◆ **REQUIRED ACTION**: Every record must be restated exactly. Drop the images.

◆ **DATA LISTING**:
****************************************

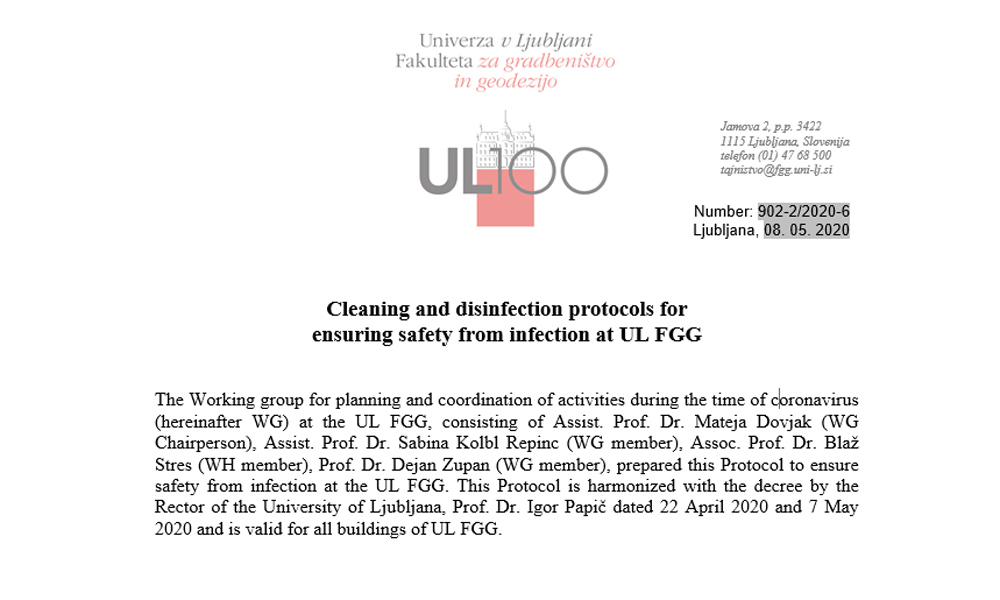 Univerza v Ljubljani
Fakulteta za gradbeništvo in geodezijo

UL100

Jamova 2, p.p. 3422
1115 Ljubljana, Slovenija
telefon (01) 47 68 500
tajnistvo@fgg.uni-lj.si

Number: 902-2/2020-6
Ljubljana, 08. 05. 2020

Cleaning and disinfection protocols for ensuring safety from infection at UL FGG

The Working group for planning and coordination of activities during the time of coronavirus (hereinafter WG) at the UL FGG, consisting of Assist. Prof. Dr. Mateja Dovjak (WG Chairperson), Assist. Prof. Dr. Sabina Kolbl Repinc (WG member), Assoc. Prof. Dr. Blaž Stres (WH member), Prof. Dr. Dejan Zupan (WG member), prepared this Protocol to ensure safety from infection at the UL FGG. This Protocol is harmonized with the decree by the Rector of the University of Ljubljana, Prof. Dr. Igor Papič dated 22 April 2020 and 7 May 2020 and is valid for all buildings of UL FGG.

****************************************

◆ **SOLUTION TO THE EXERCISE**:
 Univerza v Ljubljani
Fakulteta za gradbeništvo in geodezijo

UL100

Jamova 2, p.p. 3422
1115 Ljubljana, Slovenija
telefon (01) 47 68 500
tajnistvo@fgg.uni-lj.si

Number: 902-2/2020-6
Ljubljana, 08. 05. 2020

Cleaning and disinfection protocols for ensuring safety from infection at UL FGG

The Working group for planning and coordination of activities during the time of coronavirus (hereinafter WG) at the UL FGG, consisting of Assist. Prof. Dr. Mateja Dovjak (WG Chairperson), Assist. Prof. Dr. Sabina Kolbl Repinc (WG member), Assoc. Prof. Dr. Blaž Stres (WH member), Prof. Dr. Dejan Zupan (WG member), prepared this Protocol to ensure safety from infection at the UL FGG. This Protocol is harmonized with the decree by the Rector of the University of Ljubljana, Prof. Dr. Igor Papič dated 22 April 2020 and 7 May 2020 and is valid for all buildings of UL FGG.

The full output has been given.